Source document
################

Racket code exploring SSA (Single Static Assignment) form for control flow graphs. Includes a conversion from an arbitrary CFG into SSA, and code to render a CFG as a Racket pict.

ssa.rkt

#lang racket
(require racket/set)
(require graphviz)
(require racket/string)

;;;;;;;;;;;;;;;;;;;;;;;;;;;;;;;;;;;;;;;;;;;;;;;;;;;;;;;;;;;;;;;;;;;;;;;;;;;;;;;;
;; Simple SSA Conversion and Visualization
;; Michael Vollmer, 2025
;;;;;;;;;;;;;;;;;;;;;;;;;;;;;;;;;;;;;;;;;;;;;;;;;;;;;;;;;;;;;;;;;;;;;;;;;;;;;;;;

;;; Data structures for our CFG representation

;; Expressions
(struct const (value) #:transparent)
(struct varref (name) #:transparent)
(struct binop (op left right) #:transparent)

;; Statements
(struct assign (var expr) #:transparent)
(struct phi (var args) #:transparent)  ;; args: list of (predecessor-label . var)
(struct if-jump (test then-block else-block) #:transparent)
(struct goto (label) #:transparent)

;; Basic blocks
(struct block (label statements terminator) #:transparent)

;;; CFG representation
(struct cfg (blocks entry) #:transparent)

################

Entries shown
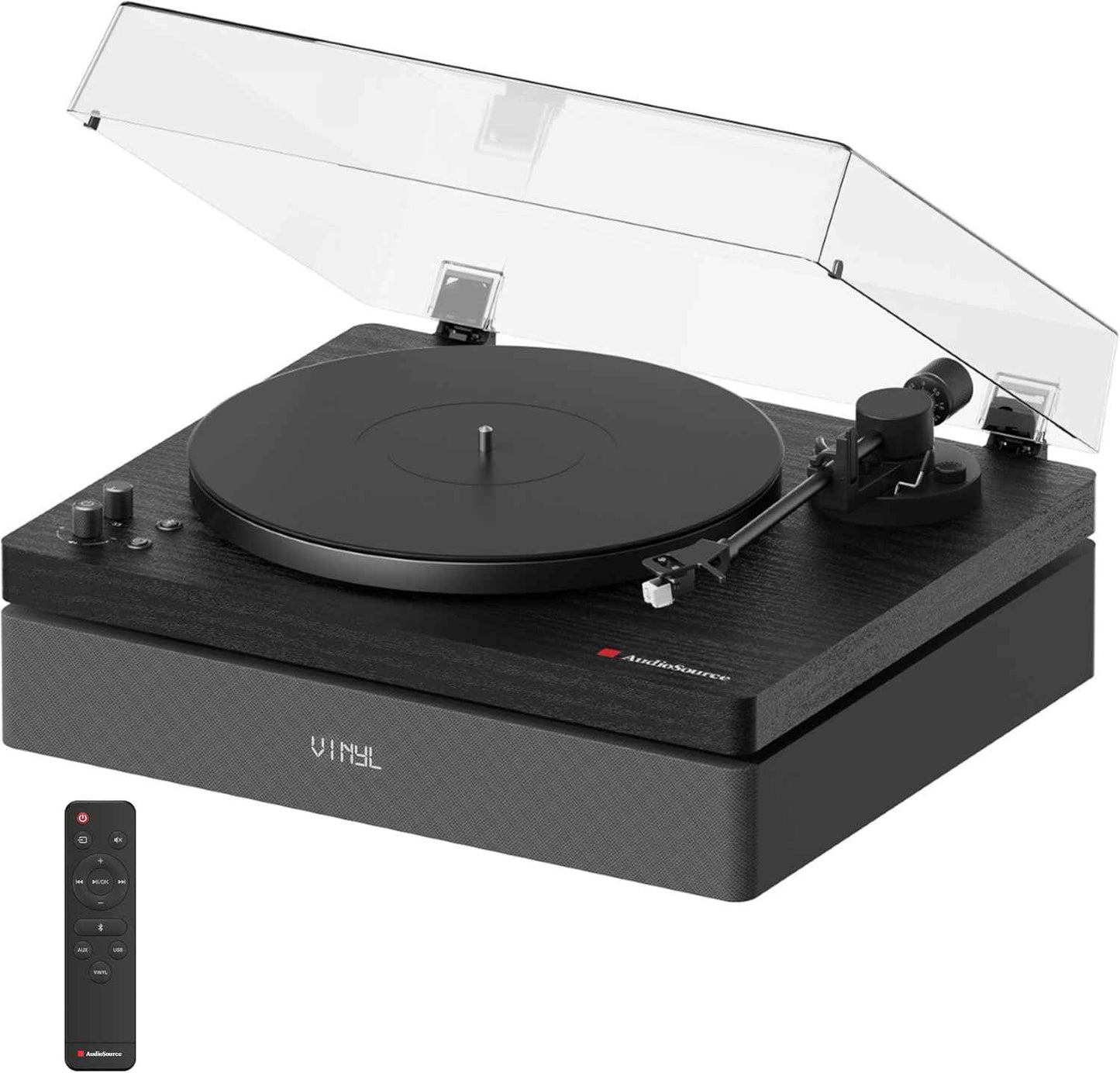 Monostereo One Stop - AudioSource Record Player, All-in-one Turntable with 2.1 Channel Built-in Speaker [Turntables]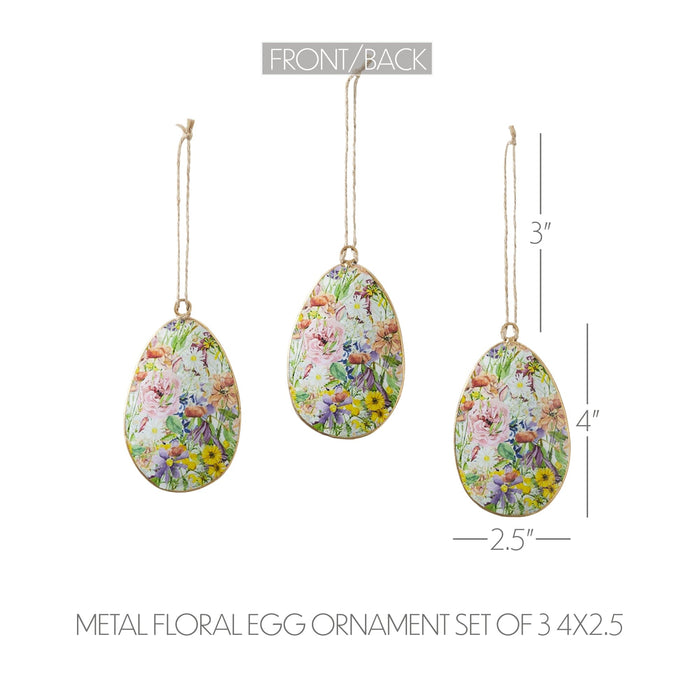 Metal Floral Egg Ornament 4x2.5" - Set of 3 - Primitive Star Quilt Shop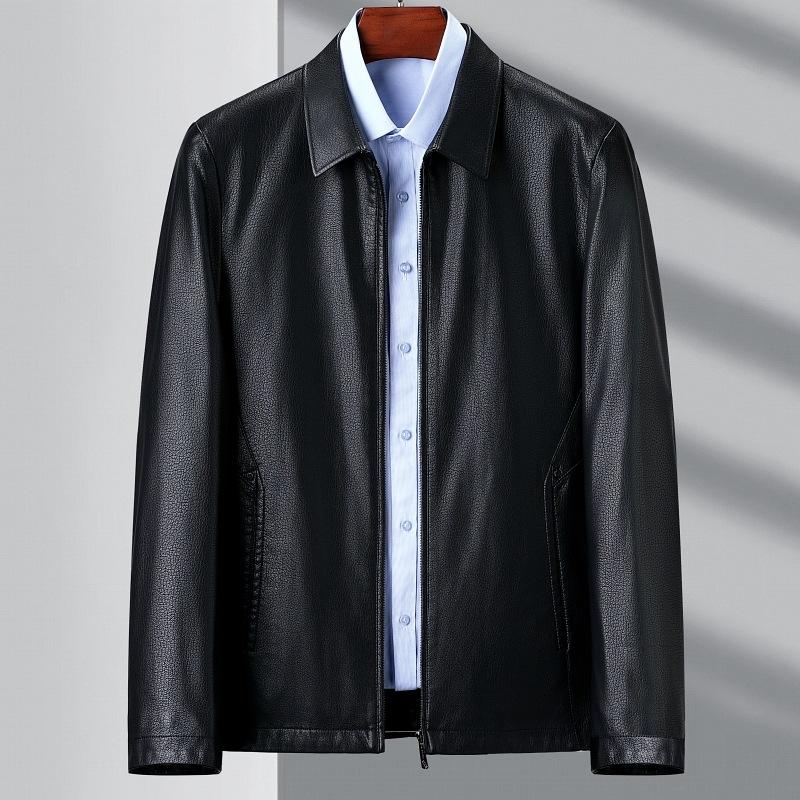 Genuine Leather Jacket Men's Autumn Velvet Lapel Business Casual Leather Top Middle-aged Dad Thin Leather Jacket
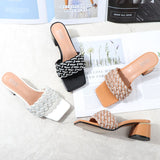 2021 Summer Women Shoes Open-Toed Square-Headed Rome Sandals Fashionable Comfortable Large Size Rhinestone Worn Outside Slippers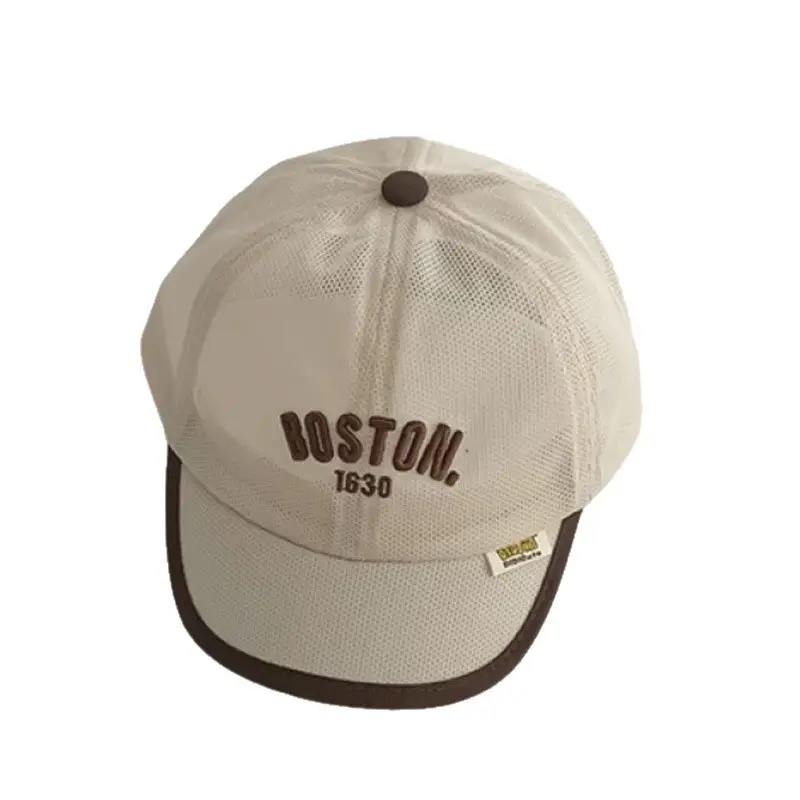 Boston Men's Black Mesh Baseball Cap Summer Travel Sun Hat - Image 10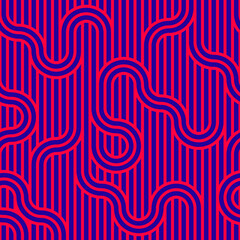 Obraz premium Stripy vector seamless pattern with woven lines, geometric abstract background, stripy net, optical maze, web network. Pink color design.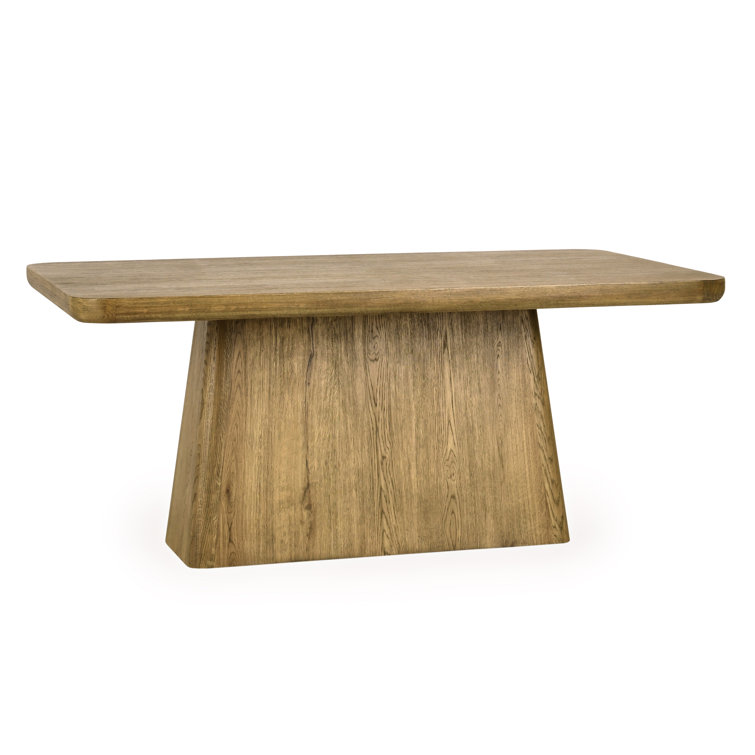 Light Brown Oak Wood Rectangular Dining Table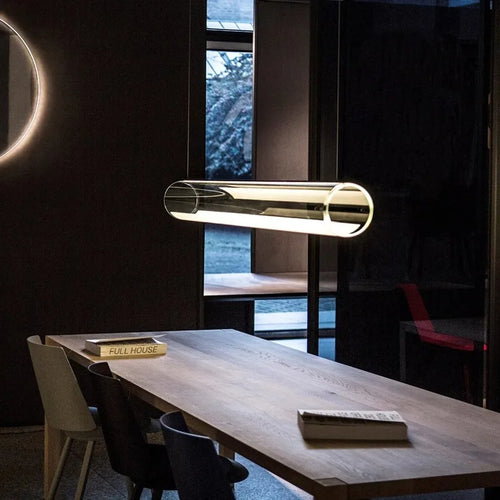 Modern clear glass chandelier with LED lighting - vue 4 sur 7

################

Study questions
[A] Answer these about the Racket SSA code:
(i) Which library is required on the line right after racket/set?
(ii) What three fields make up the block struct?
(iii) According to its comment, what do the args of a phi hold?
[B] Extend the Racket SSA code, picking up after its last line.

Task-by-task results
[A]
(i) graphviz
(ii) label, statements, and terminator
(iii) A list of (predecessor-label . var)

[B]
;;; Create a CFG from a list of blocks
(define (make-cfg blocks entry-label)
  (cfg (make-hash (map (λ (b) (cons (block-label b) b)) blocks)) entry-label))

;;; Graph utilities

(define (get-vertices cfg)
  (hash-keys (cfg-blocks cfg)))

(define (get-successors cfg label)
  (define block (hash-ref (cfg-blocks cfg) label))
  (match (block-terminator block)
    [(goto succ) (list succ)]
    [(if-jump _ then else) (list then else)]
    [_ '()]))

(define (get-predecessors cfg)
  (define preds (make-hash))
  (define vertices (get-vertices cfg))
  
  ;; Initialize with empty sets
  (for ([v vertices]) (hash-set! preds v (set)))
  
  ;; Find predecessors by examining each block's successors
  (for ([v vertices])
    (for ([succ (get-successors cfg v)])
      (hash-set! preds succ (set-add (hash-ref preds succ) v))))
  
  preds)

;;; Dominance analysis implementation

;; Compute dominators using the iterative algorithm
(define (compute-dominators in-cfg)
  (define vertices (get-vertices in-cfg))
  (define entry (cfg-entry in-cfg))
  (define preds (get-predecessors in-cfg))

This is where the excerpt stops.